Relevant datasets for those interested:
- Enron Spreadsheet Corpus (SheetJS extraction of the original archive)
- DECO: Dresden Enron Corpus (annotated subset with layout labels)
- TableSense Dataset (labeled table detection data)
- FinSheet-Bench (financial spreadsheet QA benchmark)
Where This Is Headed
We're increasingly bullish that LLMs can handle Excel extraction — not by brute-forcing the entire workbook into a prompt, but through systems that decompose the problem into structure detection, targeted retrieval, and verified extraction. The FinSheet-Bench results show that raw model accuracy on complex files isn't sufficient for professional use. But that's a solvable problem if you build the right scaffolding around the model.

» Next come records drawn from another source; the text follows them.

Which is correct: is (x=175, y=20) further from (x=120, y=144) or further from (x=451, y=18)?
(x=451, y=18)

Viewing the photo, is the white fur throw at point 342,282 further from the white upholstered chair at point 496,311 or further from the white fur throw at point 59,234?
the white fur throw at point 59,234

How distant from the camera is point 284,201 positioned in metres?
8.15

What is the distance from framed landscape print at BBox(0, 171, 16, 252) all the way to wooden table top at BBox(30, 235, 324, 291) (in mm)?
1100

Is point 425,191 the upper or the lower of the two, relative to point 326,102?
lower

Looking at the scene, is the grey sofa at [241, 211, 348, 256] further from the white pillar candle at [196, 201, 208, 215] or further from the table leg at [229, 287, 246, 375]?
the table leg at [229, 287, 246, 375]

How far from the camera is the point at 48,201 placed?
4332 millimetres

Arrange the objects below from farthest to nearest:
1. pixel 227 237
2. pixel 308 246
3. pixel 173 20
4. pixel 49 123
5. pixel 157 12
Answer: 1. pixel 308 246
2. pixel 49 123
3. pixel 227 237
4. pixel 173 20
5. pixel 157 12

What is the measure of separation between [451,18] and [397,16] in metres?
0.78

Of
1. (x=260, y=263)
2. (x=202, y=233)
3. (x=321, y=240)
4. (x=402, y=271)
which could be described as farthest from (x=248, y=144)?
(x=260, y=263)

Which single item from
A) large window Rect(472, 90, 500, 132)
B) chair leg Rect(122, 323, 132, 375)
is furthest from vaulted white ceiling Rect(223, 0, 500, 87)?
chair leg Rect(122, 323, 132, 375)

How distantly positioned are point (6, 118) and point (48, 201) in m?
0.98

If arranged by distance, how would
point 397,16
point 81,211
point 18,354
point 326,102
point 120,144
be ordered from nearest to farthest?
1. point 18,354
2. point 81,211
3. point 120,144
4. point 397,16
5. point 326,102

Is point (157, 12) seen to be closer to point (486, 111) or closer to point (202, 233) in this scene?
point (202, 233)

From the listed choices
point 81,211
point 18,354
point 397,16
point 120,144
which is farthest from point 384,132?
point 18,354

The trajectory here mirrors what happened with PDF processing a few years ago: early attempts were brittle and unreliable, benchmarks gradually exposed the failure modes, and purpose-built systems emerged that combined ML perception with deterministic verification. Excel is following the same arc, just later, because the problem is harder. A PDF is a visual document rendered to a fixed layout. A spreadsheet is a living computational graph with implicit semantics encoded in formatting, formulas, and spatial relationships. The table in row 15 might reference a named range on a hidden sheet that pulls from an external link that's been broken since 2019. Good luck with that, GPT.
But the gap is closing. For information extraction — the core task in due diligence, where you need to pull specific values from specific locations — the accuracy is now sufficient, if you build the right scaffolding around the model. That's what we built.
References
- Dong et al. "FINCH: Benchmarking AI Agents on Enterprise Spreadsheet Workflows." arXiv:2512.13168, 2025.
- Ravnik et al. "FinSheet-Bench: Question Answering over Financial Spreadsheets." arXiv:2603.07316, 2026.
- Dong et al. "TableSense: Spreadsheet Table Detection with Convolutional Neural Networks." arXiv:2106.13500, 2019. Dataset: HuggingFace.
- Chen et al. "FinQA: A Dataset of Numerical Reasoning over Financial Data." arXiv:2109.00122, EMNLP 2021.
- Zhu et al. "TAT-QA: A Question Answering Benchmark on a Hybrid of Tabular and Textual Content in Finance." ACL 2021.
- Ye et al. "SpreadsheetArena: Benchmarking LLMs on Spreadsheet Tasks." arXiv:2603.10002, 2026.
- Chen et al. "SpreadsheetLLM: Encoding Spreadsheets for Large Language Models." arXiv:2407.09025, 2024.
- Hermans, F. & Murphy-Hill, E. "Enron's Spreadsheets and Related Emails: A Dataset and Analysis." ICSE 2015, pp. 7–16. doi:10.1109/ICSE.2015.129.
- Enron Spreadsheet Corpus (SheetJS extraction of the original archive).
- Koch et al. "DECO: A Dataset of Annotated Spreadsheets for Layout and Table Recognition." ICDAR 2019.
- Spreadsheets Are All You Need — GPT-2 implemented entirely in Excel cell formulas.